_Stated task_.
Pictures in the listing should not be copied. Reproduce, word for word, each line from the one holding "How widely are" through the final line.

_Records supplied_.
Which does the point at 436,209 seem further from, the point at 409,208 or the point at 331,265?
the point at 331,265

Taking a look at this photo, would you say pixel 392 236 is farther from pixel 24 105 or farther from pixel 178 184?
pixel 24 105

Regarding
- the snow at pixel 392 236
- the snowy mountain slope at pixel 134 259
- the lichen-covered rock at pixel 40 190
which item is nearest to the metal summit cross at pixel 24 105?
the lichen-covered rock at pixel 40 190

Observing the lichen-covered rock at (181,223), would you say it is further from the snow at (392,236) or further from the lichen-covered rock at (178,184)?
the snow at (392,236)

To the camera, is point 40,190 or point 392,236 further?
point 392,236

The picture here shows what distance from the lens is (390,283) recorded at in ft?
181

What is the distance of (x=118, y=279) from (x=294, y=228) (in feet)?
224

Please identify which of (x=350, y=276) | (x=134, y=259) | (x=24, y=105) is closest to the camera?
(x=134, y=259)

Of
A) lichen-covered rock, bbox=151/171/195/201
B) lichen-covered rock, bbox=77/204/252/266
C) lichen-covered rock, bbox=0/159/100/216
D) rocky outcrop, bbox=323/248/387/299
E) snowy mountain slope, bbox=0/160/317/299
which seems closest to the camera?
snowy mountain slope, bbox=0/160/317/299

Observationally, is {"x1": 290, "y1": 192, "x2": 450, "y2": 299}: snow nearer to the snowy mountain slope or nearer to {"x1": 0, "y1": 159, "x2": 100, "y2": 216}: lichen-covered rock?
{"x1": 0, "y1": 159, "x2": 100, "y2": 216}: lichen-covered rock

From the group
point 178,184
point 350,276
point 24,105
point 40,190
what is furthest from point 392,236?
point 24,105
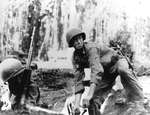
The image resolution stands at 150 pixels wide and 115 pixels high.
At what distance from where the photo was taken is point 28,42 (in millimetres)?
7504

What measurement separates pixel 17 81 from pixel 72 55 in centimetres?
105

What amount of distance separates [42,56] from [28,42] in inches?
17.2

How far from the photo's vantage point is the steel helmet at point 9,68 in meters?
5.77

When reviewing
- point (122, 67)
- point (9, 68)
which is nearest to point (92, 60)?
point (122, 67)

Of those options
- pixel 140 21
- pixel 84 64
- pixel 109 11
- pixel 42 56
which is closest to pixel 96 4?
pixel 109 11

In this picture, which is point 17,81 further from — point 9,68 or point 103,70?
point 103,70

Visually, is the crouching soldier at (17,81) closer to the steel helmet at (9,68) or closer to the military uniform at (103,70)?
the steel helmet at (9,68)

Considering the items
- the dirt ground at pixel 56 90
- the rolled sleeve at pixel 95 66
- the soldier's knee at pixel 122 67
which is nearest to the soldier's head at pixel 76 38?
the rolled sleeve at pixel 95 66

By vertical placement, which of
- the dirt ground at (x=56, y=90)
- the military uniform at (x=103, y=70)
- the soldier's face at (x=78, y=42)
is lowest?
the dirt ground at (x=56, y=90)

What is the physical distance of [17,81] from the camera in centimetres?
605

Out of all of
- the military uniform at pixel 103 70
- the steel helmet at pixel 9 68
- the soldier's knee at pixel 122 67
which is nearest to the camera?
the military uniform at pixel 103 70

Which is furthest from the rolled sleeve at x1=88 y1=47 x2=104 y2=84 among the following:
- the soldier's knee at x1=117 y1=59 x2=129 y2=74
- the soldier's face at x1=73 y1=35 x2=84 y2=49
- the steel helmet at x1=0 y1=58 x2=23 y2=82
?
the steel helmet at x1=0 y1=58 x2=23 y2=82

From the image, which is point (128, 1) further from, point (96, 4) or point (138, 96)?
point (138, 96)

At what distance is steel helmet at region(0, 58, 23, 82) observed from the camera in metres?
5.77
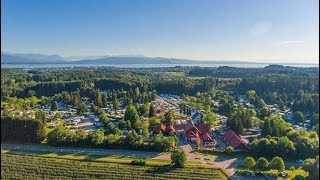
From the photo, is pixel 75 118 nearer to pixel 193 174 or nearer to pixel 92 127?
pixel 92 127

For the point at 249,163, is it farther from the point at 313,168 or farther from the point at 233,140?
the point at 313,168

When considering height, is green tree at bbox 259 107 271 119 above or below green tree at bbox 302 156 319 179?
below

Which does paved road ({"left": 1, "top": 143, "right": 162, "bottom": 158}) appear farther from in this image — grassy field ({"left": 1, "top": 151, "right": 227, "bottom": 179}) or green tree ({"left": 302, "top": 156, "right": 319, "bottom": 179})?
green tree ({"left": 302, "top": 156, "right": 319, "bottom": 179})

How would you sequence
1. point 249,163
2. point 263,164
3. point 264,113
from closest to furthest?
point 263,164 → point 249,163 → point 264,113

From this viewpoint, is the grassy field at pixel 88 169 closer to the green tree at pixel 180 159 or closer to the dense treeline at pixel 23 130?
the green tree at pixel 180 159

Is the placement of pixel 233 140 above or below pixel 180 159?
below

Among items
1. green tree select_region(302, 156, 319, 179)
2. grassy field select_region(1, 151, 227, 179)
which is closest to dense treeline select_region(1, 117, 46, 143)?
grassy field select_region(1, 151, 227, 179)

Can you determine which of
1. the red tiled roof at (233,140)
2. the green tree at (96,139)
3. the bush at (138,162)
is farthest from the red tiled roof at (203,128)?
the bush at (138,162)

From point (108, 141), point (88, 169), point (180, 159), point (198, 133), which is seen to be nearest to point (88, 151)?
point (108, 141)

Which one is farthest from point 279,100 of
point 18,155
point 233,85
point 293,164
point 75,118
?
point 18,155
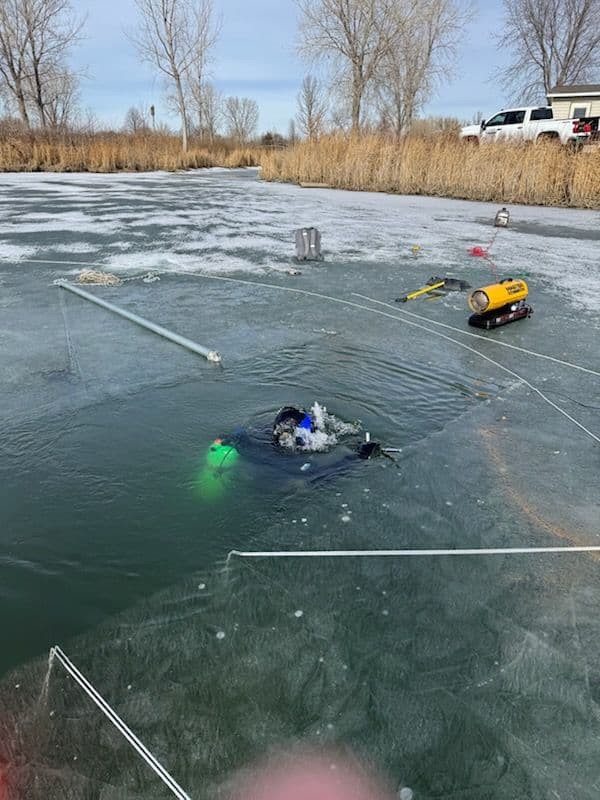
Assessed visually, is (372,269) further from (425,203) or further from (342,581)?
(425,203)

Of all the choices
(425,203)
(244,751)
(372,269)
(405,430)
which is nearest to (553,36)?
(425,203)

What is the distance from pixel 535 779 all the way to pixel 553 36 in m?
29.8

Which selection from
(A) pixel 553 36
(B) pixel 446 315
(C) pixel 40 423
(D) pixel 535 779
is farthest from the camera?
(A) pixel 553 36

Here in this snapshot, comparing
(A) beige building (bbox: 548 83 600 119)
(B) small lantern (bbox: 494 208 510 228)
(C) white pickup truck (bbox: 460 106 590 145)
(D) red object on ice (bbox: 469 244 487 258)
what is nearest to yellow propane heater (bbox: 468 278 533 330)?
(D) red object on ice (bbox: 469 244 487 258)

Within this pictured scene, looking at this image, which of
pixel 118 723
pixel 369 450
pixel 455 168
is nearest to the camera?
pixel 118 723

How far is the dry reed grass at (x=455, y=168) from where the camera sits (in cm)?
952

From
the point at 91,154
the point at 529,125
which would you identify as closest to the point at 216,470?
the point at 529,125

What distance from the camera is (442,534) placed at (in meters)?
1.73

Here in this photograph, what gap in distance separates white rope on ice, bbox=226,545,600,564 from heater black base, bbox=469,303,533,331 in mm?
2256

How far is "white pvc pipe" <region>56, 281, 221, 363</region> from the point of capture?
306cm

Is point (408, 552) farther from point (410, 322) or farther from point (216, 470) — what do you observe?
point (410, 322)

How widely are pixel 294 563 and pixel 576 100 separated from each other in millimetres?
24695

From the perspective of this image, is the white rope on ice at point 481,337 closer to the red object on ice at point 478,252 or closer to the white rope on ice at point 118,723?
the red object on ice at point 478,252

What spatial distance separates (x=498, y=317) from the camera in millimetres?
3707
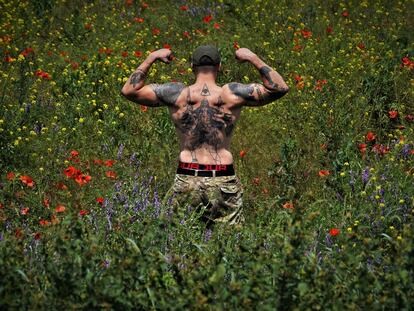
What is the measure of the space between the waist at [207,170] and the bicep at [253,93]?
54cm

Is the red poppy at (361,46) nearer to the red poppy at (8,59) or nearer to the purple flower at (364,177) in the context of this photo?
the purple flower at (364,177)

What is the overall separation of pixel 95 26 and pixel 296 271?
7.96 metres

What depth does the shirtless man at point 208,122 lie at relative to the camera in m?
6.38

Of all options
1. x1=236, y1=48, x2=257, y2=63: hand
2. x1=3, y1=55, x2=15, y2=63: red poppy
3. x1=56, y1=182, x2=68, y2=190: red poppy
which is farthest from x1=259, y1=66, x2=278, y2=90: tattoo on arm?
x1=3, y1=55, x2=15, y2=63: red poppy

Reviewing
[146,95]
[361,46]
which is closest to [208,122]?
[146,95]

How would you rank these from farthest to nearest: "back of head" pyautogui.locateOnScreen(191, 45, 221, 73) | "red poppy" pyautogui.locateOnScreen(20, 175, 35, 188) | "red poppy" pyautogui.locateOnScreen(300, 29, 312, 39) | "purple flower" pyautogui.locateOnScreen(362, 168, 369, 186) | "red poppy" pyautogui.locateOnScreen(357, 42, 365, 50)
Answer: "red poppy" pyautogui.locateOnScreen(357, 42, 365, 50), "red poppy" pyautogui.locateOnScreen(300, 29, 312, 39), "purple flower" pyautogui.locateOnScreen(362, 168, 369, 186), "red poppy" pyautogui.locateOnScreen(20, 175, 35, 188), "back of head" pyautogui.locateOnScreen(191, 45, 221, 73)

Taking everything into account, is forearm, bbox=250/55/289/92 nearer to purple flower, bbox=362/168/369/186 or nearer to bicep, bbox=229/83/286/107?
bicep, bbox=229/83/286/107

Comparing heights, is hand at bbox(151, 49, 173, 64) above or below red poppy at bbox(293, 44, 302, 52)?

_Solution to this exercise_.
How widely are pixel 294 563 and pixel 576 100 separated from each other in millimetres?
24695

From the perspective of this image, is the white rope on ice at point 481,337 closer to the red object on ice at point 478,252 or closer to the white rope on ice at point 118,723?
the red object on ice at point 478,252

What spatial distance separates (x=498, y=317) from the camera in millimetres?
3707
What is the measure of the space between the waist at [207,170] and the bicep at [253,93]?
54cm

Is the red poppy at (361,46) nearer to the red poppy at (8,59) or nearer to the purple flower at (364,177) in the context of this photo?
the purple flower at (364,177)

What is the overall separation of pixel 95 26 and pixel 296 271?
7.96 metres

What depth does the shirtless man at point 208,122 lie at relative to the camera in m?
6.38

Of all options
1. x1=236, y1=48, x2=257, y2=63: hand
2. x1=3, y1=55, x2=15, y2=63: red poppy
3. x1=56, y1=182, x2=68, y2=190: red poppy
which is farthest from x1=259, y1=66, x2=278, y2=90: tattoo on arm?
x1=3, y1=55, x2=15, y2=63: red poppy

Reviewing
[146,95]
[361,46]
which is closest to [208,122]?
[146,95]

How would you rank these from farthest to nearest: "back of head" pyautogui.locateOnScreen(191, 45, 221, 73) | "red poppy" pyautogui.locateOnScreen(20, 175, 35, 188) | "red poppy" pyautogui.locateOnScreen(300, 29, 312, 39) | "purple flower" pyautogui.locateOnScreen(362, 168, 369, 186) | "red poppy" pyautogui.locateOnScreen(357, 42, 365, 50)
Answer: "red poppy" pyautogui.locateOnScreen(357, 42, 365, 50), "red poppy" pyautogui.locateOnScreen(300, 29, 312, 39), "purple flower" pyautogui.locateOnScreen(362, 168, 369, 186), "red poppy" pyautogui.locateOnScreen(20, 175, 35, 188), "back of head" pyautogui.locateOnScreen(191, 45, 221, 73)

Taking everything into account, is forearm, bbox=250/55/289/92 nearer to purple flower, bbox=362/168/369/186 or nearer to bicep, bbox=229/83/286/107?
bicep, bbox=229/83/286/107

Comparing heights, is hand at bbox(151, 49, 173, 64) above or below red poppy at bbox(293, 44, 302, 52)?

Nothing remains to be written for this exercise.